Singapore casinos hit with more six-figure fines over social safeguard breaches

singapore-casino-finesSingapore’s über-strict Casino Regulatory Authority (CRA) has imposed more six-figure fines on its two integrated resorts, Las Vegas Sands’ Marina Bay Sands (MBS) and Genting Singapore’s Resorts World Sentosa (RWS). The CRA handed MBS a bill for $337.5k while RWS was ordered to pay $190k for breaches of the Casino Control Act’s social safeguards between May 1, 2012 and December 31, 2012. The CRA takes a dim view of the casinos allowing underage persons, individuals under casino exclusion orders or gamblers who either don’t possess valid entry levies or stay beyond the 24-hour validity period.

MBS was determined to have allowed 12 gamblers to enter the casino without a valid levy, while another 5 were found to have overstayed their allotted time. MBS also failed to block 16 excluded gamblers from returning to the scene of their gambling crimes (so to speak). RWS was found to have allowed entry by 12 levy-less gamblers, one Cinderella who didn’t realize the clock had struck midnight and five excluded gamblers. RWS was also rebuked for having allowed five foreign minors onto its premises “without reasonable excuse.”

The CRA has not been shy about fining its two casinos, which are considered the most profitable gaming joints on the planet. MBS was fined $475k in February, $130k in January, and $357k in August 2012. RWS was forced to cough up $100k in January, $600k last September and $140k last August. More recently, a RWS exec was fined $100k for providing false information to the CRA regarding undisclosed bonuses offered to gamblers for renewing their annual entry levies.

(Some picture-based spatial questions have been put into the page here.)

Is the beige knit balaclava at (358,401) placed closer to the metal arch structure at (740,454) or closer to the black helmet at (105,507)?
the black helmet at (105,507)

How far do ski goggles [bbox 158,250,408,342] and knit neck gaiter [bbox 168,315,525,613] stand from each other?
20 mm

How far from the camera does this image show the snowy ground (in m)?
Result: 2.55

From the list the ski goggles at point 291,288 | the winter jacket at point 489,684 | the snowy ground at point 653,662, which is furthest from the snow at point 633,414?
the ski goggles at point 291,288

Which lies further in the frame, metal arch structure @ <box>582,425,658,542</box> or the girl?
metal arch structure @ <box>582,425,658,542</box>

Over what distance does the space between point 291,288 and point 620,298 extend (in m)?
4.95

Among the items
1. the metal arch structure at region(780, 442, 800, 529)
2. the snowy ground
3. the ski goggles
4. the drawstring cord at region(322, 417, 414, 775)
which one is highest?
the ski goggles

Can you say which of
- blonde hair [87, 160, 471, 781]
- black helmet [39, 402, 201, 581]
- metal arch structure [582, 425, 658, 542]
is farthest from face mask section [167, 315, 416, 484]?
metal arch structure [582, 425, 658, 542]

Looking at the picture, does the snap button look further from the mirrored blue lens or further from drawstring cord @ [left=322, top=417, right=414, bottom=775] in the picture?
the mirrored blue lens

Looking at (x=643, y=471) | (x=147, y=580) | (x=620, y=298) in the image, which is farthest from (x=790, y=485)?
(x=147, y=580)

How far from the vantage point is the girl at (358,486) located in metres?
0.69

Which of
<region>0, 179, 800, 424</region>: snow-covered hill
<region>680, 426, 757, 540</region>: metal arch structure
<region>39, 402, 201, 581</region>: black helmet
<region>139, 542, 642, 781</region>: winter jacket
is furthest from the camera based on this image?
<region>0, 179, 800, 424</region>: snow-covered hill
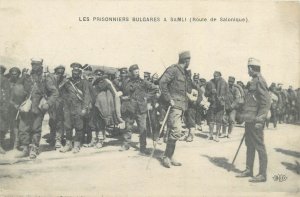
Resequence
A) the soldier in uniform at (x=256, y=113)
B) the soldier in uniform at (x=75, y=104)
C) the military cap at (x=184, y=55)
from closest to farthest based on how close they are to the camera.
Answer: the soldier in uniform at (x=256, y=113), the military cap at (x=184, y=55), the soldier in uniform at (x=75, y=104)

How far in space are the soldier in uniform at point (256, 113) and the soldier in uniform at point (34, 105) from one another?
306cm

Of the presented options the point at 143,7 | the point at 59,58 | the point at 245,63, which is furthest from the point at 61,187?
the point at 245,63

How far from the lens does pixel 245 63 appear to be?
7.11 m

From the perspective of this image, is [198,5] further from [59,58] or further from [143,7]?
[59,58]

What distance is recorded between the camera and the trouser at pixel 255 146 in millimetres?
6410

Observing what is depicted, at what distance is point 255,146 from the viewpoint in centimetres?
646

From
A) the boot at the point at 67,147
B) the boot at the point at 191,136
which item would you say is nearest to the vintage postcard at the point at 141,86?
the boot at the point at 67,147

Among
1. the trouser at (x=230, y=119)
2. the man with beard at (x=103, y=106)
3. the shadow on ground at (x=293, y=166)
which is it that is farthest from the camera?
the trouser at (x=230, y=119)

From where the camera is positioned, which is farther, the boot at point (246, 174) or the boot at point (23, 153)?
the boot at point (23, 153)

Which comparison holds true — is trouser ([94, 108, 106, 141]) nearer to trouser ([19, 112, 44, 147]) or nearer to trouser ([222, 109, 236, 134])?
trouser ([19, 112, 44, 147])

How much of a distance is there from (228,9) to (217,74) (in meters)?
1.11

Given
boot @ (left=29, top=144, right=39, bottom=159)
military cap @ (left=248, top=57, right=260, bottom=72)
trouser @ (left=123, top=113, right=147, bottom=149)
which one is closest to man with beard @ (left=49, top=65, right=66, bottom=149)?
boot @ (left=29, top=144, right=39, bottom=159)

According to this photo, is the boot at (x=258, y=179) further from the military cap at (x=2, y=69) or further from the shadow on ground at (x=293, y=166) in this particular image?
the military cap at (x=2, y=69)

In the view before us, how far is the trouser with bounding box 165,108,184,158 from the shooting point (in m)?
6.59
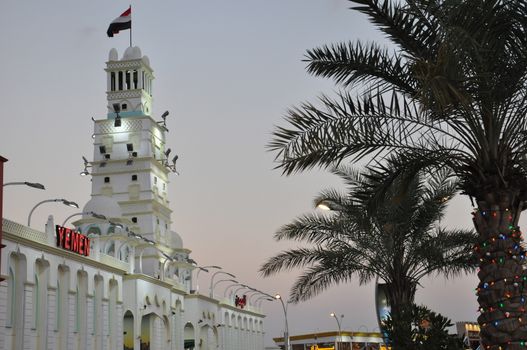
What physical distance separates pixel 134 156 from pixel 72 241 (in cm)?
3250

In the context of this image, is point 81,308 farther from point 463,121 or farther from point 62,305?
point 463,121

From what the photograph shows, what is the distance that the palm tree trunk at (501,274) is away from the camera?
44.6 ft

Meanwhile, former MBS croupier Oke Ching Siang was sentenced to three months in jail on Thursday for colluding with a female gambler to cheat his employer. Oke was found to have added $2,600 worth of casino chips to the gambler’s pile after she wooed him with a financial hard-luck story. Oke has already repaid the pilfered sum, which should help MBS at least partially offset the next six-figure bill the CRA leaves in its mailbox.